Minha amada taciturna, seremos só eu e você nesta sinfonia fantasmagórica:

assistir o teatro dos horrores, plantar rosas murchas no jardim doente,

inebriar à lira sinistra do inverno...

Nosso mundo será eternamente este solitário e belo cemitério,

ao som de suas canções melancólicas ao violino.

quinta-feira, 9 de fevereiro de 2012

Vermelho - por Sergio Martins






 No feitiço dos meus olhos mora uma sedução que não se desprende.

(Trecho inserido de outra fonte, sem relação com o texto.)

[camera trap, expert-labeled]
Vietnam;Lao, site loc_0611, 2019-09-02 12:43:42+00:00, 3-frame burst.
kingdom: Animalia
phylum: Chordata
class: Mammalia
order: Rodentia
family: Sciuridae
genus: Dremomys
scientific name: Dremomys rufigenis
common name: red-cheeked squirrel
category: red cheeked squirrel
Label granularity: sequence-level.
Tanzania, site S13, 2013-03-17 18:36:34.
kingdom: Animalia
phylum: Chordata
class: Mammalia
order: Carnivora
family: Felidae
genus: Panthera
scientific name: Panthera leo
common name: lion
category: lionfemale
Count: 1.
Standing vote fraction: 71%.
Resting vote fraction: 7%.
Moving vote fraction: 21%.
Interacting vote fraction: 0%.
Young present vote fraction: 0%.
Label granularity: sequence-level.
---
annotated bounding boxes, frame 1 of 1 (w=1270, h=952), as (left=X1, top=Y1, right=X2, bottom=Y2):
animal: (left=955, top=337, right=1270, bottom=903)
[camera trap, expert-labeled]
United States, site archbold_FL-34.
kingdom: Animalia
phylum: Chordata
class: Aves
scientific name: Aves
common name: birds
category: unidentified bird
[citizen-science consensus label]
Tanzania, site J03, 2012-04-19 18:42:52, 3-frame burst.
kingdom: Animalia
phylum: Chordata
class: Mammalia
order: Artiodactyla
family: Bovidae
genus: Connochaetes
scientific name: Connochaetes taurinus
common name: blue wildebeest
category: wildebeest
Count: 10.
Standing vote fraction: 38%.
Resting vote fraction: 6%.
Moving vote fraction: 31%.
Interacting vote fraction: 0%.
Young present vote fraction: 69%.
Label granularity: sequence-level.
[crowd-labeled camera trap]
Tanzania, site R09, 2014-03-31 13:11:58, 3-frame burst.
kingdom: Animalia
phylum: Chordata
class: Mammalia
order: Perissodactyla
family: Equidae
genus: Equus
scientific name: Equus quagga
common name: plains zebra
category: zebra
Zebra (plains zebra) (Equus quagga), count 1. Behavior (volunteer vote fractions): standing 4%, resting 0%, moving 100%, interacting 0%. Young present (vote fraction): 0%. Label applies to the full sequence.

Tudo o que vejo nesse espelho é a partir de você.

Meu olhar te segue.

Por que antes mesmo que minhas pálpebras se abram ao amanhecer, no teatro do meu desejo inconsciente, desce a cortina onde me deleito em sua luz cor de sangue e enigmática?

Antes de qualquer imagem, minha retina enxerga primeiramente a beleza de sua meia-luz escarlate onde há uma força, um sobressalto do tempo-espaço, tal qual, fogo repousado e breve no céu do despertar matutino - onde mora a lembrança dos sabores de frutas vermelhas.

É de Marte e de morte esta vermelhidão de entardecer que me sorve numa estranha poética: caminhar a esmo na escuridão, ver tua sombrar amigar-se aos meus passos, estar ao seu lado olhando as estrelas, ouvir o agitado mergulho de Fevereiro em nossa noite lírica; perder-me de vista no encanto do teu rubro mar.

sábado, 4 de fevereiro de 2012

Soneto do Pai João - por Sergio Martins





Há tempos, eu sonho com o Cacique de Ramos
e com o pagode do Zeca em Xerém,
no entanto, sem ter nenhum Vintém,
ficarei com a mesma fantasia de todos os anos.

Estou aflito para ir ao Scala, à Cidade do Samba,
ao Sambódromo, ao baile do Sovaco do Cristo
e ao Cordão do Bola Preta, mas só pela TV assisto
as festanças e realizo meu sonho de ser um bamba.

Fora as micaretas de Salvador, a boemia de Copacabana,
o Frevo do Recife e o Maracatu rural, sou Pierrot, pirata
ou gorila plastificado; num tédio de ter o bolso sem grana.

Quero os desfiles de Sampa, sentir a Mangueira - a Tradição,
o carnaval de máscaras (dos que se revelam) e da Amazônia,
pois só conheço os coretos onde sou apenas mais um Pai João.

quinta-feira, 2 de fevereiro de 2012

A doceira - por Sergio Martins







Quando é noite de sexta-feira

ela desce pra quadra da Mangueira.

Faça chuva ou sol pra ela não tem saleira,

e com água na boca também vou com a baladeira.

No gingado do seu pandeiro

dança meu coração violeiro.

Tamborim de mulata-docinho,

chocalho, pé-de-moleque, cavaquinho,

brigadeiro, chocolate com cereja... linda-boleira

fez muito “doce” sem “perder a estribeira,”

me deu um beijinho com açúcar de confeiteira,

cajuzinho, suspiro de morena sambadeira;

atrás do meu sonho de creme, descerei de novo a ladeira

pois um dia, com minha cocada preta morarei

e bem-casado (ela será meu meu melhor doce que) comerei.